- **ACTIONS TO TAKE**:
1. The text on Fed policy and inflation names several recipients who deposit the $90 back at a bank. List every one of them.
2. Carry on the text on Fed policy and inflation from the point where it stops.

- **DOCUMENT EXTRACT**:
────────────────────

Back in 2008 and 2009 lots of smart people assumed that money printing of that magnitude would surely cause serious inflation, if not hyperinflation. And yet, with all that new money, inflation, at least as represented by the Consumer Price Index (CPI) has remained below the Fed’s target of 2%. Why? Why hasn’t the Fed’s extraordinarily loose monetary policy led to significant inflation?
In no particular order, here are seven possible explanations. Which ones are true? All of them.
1. Banks have not lent the money
Of all the reasons for why the Fed’s extraordinary monetary policy hasn’t led to inflation, this one is both the most obvious and the least controversial.
The mechanism of monetary policy is for the Federal Reserve to buy securities (e.g. government debt) from banks with newly created money. This newly created money is then available for banks to lend to businesses and consumers. Since banks historically earned no interest income on this idle money (“excess reserves”), banks should have incentive to lend the money in order to earn interest income.
The fable told in economics textbooks is that of the money multiplier and the reserve requirement. The story goes that once reserves are created on a bank’s balance sheet, the bank will then lend out all of it except the portion it is legally required to hold. For example, if $100 of new money is created by the Fed and deposited in a bank, and if the reserve requirement is 10%, then the bank will lend out $90. But that’s not the end of the story.
That $90 can then be used to buy machinery or hire workers or build a house, and that $90 will ultimately be deposited back at another bank (or the same bank, it doesn’t matter) by the receiver of the money (the machinery vendor, the worker or the homebuilder). Now the banking system can lend out another 90% of that $90, or $81. This process continues indefinitely ($100+$90+$81+$73+$66, etc.) and ultimately, $1000 of money is created, equal to the original amount divided by the reserve requirement (in our example, $100/.01). In other words, the money multiplier is 10, since 10x the Fed’s original deposit is created.
If this was the way the world really worked, then the $3.6 trillion created by the Fed would have really led to something like $36 trillion of new money (the reserve requirement in the U.S. is 10% on most balances). This would equate not to 20% of annual GDP but 200% of GDP. With that amount of newly created money, it is a near certainty that inflation would have followed.
Clearly, that hasn’t happened. Massive inflation hasn’t followed because the banks haven’t lent the money. The so-called multiplier effect simply hasn’t occurred. Instead, banks have kept most of the excess reserves on their own balance sheets, to the tune of $2.5 trillion. There are a number of reasons why.
First, the Fed, beginning during the financial crises began paying interest to banks on excess reserves. Hence, since banks do earn some income on unused reserves, they have less of an incentive to lend. Second, thanks to extraordinarily low interest rates set by the Fed (the Fed is targeting an interest rate when it buys securities with newly created money), banks earn relatively little interest income on the funds that they do lend. Why earn only a little income on risky lending when you can earn only a little bit less income without taking risk?

────────────────────

- **Questions about scene geometry**:
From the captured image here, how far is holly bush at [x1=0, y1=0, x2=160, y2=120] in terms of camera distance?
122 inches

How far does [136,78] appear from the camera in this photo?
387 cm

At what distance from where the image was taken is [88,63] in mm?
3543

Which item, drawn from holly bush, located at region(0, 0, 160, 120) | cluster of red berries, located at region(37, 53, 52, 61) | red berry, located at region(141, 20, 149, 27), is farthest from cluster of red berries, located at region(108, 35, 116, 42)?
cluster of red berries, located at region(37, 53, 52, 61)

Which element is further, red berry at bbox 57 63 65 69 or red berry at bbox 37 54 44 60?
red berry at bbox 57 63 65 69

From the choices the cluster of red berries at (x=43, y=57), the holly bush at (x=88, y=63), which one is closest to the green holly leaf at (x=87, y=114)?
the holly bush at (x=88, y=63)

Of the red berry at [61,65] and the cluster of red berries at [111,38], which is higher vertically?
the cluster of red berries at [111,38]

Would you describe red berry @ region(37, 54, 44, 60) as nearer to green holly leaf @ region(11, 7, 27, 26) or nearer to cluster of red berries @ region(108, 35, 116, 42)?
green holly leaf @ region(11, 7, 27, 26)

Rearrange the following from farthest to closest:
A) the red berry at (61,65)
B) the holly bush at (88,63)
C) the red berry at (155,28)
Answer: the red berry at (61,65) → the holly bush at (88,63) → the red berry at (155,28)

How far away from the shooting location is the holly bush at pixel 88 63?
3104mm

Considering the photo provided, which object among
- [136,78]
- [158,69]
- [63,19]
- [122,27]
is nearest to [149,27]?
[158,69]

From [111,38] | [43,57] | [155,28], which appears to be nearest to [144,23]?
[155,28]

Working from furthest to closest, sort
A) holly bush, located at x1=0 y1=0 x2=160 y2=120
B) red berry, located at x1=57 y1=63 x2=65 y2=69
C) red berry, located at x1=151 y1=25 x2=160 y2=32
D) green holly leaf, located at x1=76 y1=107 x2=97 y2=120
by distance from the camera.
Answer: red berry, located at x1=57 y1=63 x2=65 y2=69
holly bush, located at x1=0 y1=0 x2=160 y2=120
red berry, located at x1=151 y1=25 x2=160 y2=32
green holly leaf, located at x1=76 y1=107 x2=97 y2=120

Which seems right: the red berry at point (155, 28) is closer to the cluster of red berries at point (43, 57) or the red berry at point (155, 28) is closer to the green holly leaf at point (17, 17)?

────────────────────

- **PER-TASK ANSWERS**:
1. The machinery vendor, the worker, and the homebuilder.

2.
Third, banks are still repairing their balance sheets that never fully recovered after the financial crises of 2008. And given the severity of the last financial crises, banks now realize that they had better keep more reserves ahead of the next (inevitable) crises. Fourth, the Fed and other bank regulators, through various regulations and “stress tests” have significantly increased the amount of capital banks are required to have, and curtailed the amount of risk banks can take.
Lastly, and most importantly, banks haven’t lent because they can’t find very many creditworthy borrowers that want to borrow. Consumers, as a group, are still over-indebted. And businesses are facing the twin hurdles of global oversupply and “disruption” from easy-money fueled technology companies. With this onslaught, it is no wonder why most businesses have no appetite to borrow and to invest.
Before we move on, let’s revisit the stated purpose of easy monetary policy: to encourage banks to lend. As I said above, that banks aren’t lending all the money that the Federal Reserve created is common knowledge. And as I also mentioned, the Fed and other government regulators are actively forcing large banks to reduce risk. Seems a bit contradictory, doesn’t it?
This begs the following question: what is the true purpose of easy money, if not to directly stimulate the economy through increased lending? To recapitalize (bail out) banks? To raise asset prices? To simply appear to be doing something to help the economy, so that you’re not blamed for the next downturn?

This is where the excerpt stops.